第84作『転倒予防白書2016』 日本医事新報社, 2016年

#84 転倒予防白書 2016

・監修:日本転倒予防学会
・編集:武藤芳照、鈴木みずえ、原田 敦
・サイズ: B5判276ページ
・発行: 日本医事新報社
・ISBN: 978-4784961689
・発売日: 2016年10月10日

 

  

 

 

 

 「2014年に日本転倒予防学会が創設されました。この『転倒予防白書2016』は、日本転倒予防学会が中心となり、そこで活躍している多領域の専門家がエビデンスを凝縮し、最新の知見・情報・データを収集・整理し、今後の転倒予防の動向や方向性を示そうと編集されたものです・・・<中略>・・・もともと、「白書」とは、英国政府の報告書が白い表紙をつけてwhite paperと呼ばれていたことから、政府の発行する様々な各分野の現状分析と将来政策を述べる報告書にその名が付されています。
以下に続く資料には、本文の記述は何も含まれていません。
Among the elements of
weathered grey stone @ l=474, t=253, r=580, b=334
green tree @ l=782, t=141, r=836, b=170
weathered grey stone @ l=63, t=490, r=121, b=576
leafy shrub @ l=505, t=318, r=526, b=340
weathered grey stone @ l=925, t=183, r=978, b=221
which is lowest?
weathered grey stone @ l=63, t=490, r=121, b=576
本書に「白書」と名付けたのは、日本転倒予防学会が転倒予防にかかわる現状分析と将来展望を定期的に行って発行しようという意欲を表現しています・・・」

<以上、本書「序文」より引用>

 その構成・内容は、下記の通りである。

.転倒に関わる最新の統計 
2~25.日本転倒予防学会学術集会の動向に始まり、学会誌・学術研究・転倒骨折・ソフト・ロボット技術・工学技術開発・転倒予防指導士・推奨品・医薬品・リスクアセスメント・ビタミンD・杖・認知症・多職種アプローチ・地域包括システム・地域研究会・二次骨折予防・世界の動き・フレイル等の老年疾患との関連・法律面・雑誌図書等の動向について、各分野の専門家が概説している。

巻末資料:日本転倒予防学会の組織情報や睡眠薬と転倒に関する新たな知見も掲載されている。

 本書発刊以後、2019年に第2版、2023年に第3版が発刊されることになるが、記念すべき最初の白書として、年月が経てば経つほど価値が高まると期待される。